An Feiertagen üben Tausende Menschen Tänze ein. Sie bewegen sich ganz genau synchron, keiner weicht ab. Aus Angst. Stellen Sie sich vor, dass Sie das schön finden – müssen.

Aber Ihre Gedanken, die kann niemand kontrollieren. Das können nur Sie selbst. Und sie denken an vieles, was verboten ist. Sich zum Beispiel ein Leben im anderen Land vorzustellen. Ein Land, das nicht von der Mauer eingekreist ist, in dem die Menschen nicht hungern und Tische auseinander bauen müssen. Ein Land, das so ganz anders ist.

Wie so viele andere wagen Sie es eines Tages zu fliehen. Es war von langer Hand vorgedacht, und niemand erwischt Sie dabei. Glücksgefühle jagen Ihnen durch den müden Körper. Doch das bleibt nicht lange. Sie sind in China, und hier jagt man Menschen wie Sie. Sie müssen sich verstecken, halten sich im Wald auf, essen Gras. Das kennen Sie. Aber Sie wünschen sich so sehr, endlich anzukommen.
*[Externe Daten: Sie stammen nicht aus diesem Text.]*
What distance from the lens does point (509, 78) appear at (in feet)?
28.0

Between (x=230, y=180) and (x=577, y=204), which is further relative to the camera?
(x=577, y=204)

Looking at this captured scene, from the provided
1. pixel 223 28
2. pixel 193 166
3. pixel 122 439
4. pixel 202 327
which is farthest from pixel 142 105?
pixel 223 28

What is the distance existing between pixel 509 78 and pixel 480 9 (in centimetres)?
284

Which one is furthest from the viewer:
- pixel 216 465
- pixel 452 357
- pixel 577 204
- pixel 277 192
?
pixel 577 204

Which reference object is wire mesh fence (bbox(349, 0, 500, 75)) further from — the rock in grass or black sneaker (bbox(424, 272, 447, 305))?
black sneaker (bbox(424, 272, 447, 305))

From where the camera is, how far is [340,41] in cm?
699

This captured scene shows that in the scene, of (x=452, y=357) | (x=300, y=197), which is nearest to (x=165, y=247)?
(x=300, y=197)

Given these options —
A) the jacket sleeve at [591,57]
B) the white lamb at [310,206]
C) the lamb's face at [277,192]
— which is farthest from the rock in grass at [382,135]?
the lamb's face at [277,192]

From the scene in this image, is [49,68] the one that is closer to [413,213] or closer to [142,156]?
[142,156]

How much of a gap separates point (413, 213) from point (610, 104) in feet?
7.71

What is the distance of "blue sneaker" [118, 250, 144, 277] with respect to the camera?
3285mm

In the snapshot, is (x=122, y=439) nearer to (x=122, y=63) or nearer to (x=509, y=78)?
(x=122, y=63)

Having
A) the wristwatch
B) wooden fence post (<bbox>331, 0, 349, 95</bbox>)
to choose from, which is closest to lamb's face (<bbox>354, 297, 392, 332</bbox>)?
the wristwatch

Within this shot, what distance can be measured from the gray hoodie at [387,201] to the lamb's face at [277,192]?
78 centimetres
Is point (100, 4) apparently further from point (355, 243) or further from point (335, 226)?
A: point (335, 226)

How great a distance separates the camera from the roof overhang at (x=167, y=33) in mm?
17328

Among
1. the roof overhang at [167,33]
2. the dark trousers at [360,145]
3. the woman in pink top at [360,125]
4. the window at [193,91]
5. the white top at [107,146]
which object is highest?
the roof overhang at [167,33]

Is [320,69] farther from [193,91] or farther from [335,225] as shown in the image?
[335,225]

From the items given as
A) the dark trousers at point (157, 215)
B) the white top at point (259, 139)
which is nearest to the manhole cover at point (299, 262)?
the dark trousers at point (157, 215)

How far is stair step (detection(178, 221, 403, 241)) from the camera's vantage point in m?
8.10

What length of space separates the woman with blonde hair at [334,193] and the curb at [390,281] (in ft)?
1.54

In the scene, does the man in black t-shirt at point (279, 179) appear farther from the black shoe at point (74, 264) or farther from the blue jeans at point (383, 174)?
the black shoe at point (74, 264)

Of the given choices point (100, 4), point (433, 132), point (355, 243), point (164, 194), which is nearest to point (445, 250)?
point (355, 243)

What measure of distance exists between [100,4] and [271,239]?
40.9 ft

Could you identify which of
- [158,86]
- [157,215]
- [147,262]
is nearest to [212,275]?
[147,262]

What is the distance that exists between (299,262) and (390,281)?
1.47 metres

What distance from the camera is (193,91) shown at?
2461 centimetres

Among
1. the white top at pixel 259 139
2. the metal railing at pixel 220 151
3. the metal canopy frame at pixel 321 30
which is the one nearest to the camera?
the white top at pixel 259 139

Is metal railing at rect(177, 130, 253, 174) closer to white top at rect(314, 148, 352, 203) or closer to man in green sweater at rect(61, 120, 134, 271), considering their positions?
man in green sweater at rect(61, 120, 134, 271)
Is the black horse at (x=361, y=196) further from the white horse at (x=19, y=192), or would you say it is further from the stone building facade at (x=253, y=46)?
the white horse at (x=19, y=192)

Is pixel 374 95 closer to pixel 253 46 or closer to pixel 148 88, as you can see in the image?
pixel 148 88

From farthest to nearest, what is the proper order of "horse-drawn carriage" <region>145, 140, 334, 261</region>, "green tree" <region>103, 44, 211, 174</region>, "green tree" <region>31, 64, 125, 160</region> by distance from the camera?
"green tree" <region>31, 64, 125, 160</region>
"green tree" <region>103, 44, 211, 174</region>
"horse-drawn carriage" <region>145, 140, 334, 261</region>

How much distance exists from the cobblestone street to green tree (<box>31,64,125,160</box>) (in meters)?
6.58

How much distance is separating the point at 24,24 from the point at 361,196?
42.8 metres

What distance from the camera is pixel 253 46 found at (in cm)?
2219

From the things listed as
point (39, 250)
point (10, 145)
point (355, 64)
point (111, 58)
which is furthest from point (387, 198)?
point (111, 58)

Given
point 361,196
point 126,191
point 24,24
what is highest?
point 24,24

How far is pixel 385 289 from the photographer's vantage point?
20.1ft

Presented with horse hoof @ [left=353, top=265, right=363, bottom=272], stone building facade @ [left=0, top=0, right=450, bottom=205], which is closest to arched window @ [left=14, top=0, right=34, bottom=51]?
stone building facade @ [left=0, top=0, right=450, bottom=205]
Nach über einem Jahr ist es so weit – Sie können in ein sicheres Land weiterreisen. Es nimmt ein Ende! Alles nimmt ein Ende. Als sie aus dem Schiff steigen, haben Sie nichts bei sich ausser die Kleidung, die Sie tragen. Um Sie herum ist alles hektisch. Menschen steigen ein und aus, sie rufen in kleine Vierecke. Ihre Kleider funkeln und rascheln, sie sind grell. Schon nach kurzer Zeit müssen Sie sich hinsetzen, es ist einfach zu viel. Doch ein Mann in Uniform verscheucht Sie. Im Land der Freiheit darf man nicht auf dem Trottoir sitzen.

Die Regierung organisiert Integrationskurse für Menschen wie Sie. Jeden Morgen setzen Sie sich in einen Klassenraum und lernen, dass es in Ordnung ist, seine Gedanken zu äussern. Sie lernen, mit Geld umzugehen, und Männer wie Frauen in die Augen zu schauen.

Stellen Sie sich vor, wie laut und schnell alles ist. Und unverständlich. Noch nie durften Sie selbst etwas entscheiden, und jetzt leben Sie alleine in einem kleinen Studio in einer riesengrossen Stadt, die auch nachts lauter ist als alles, was Sie bisher erlebt haben.»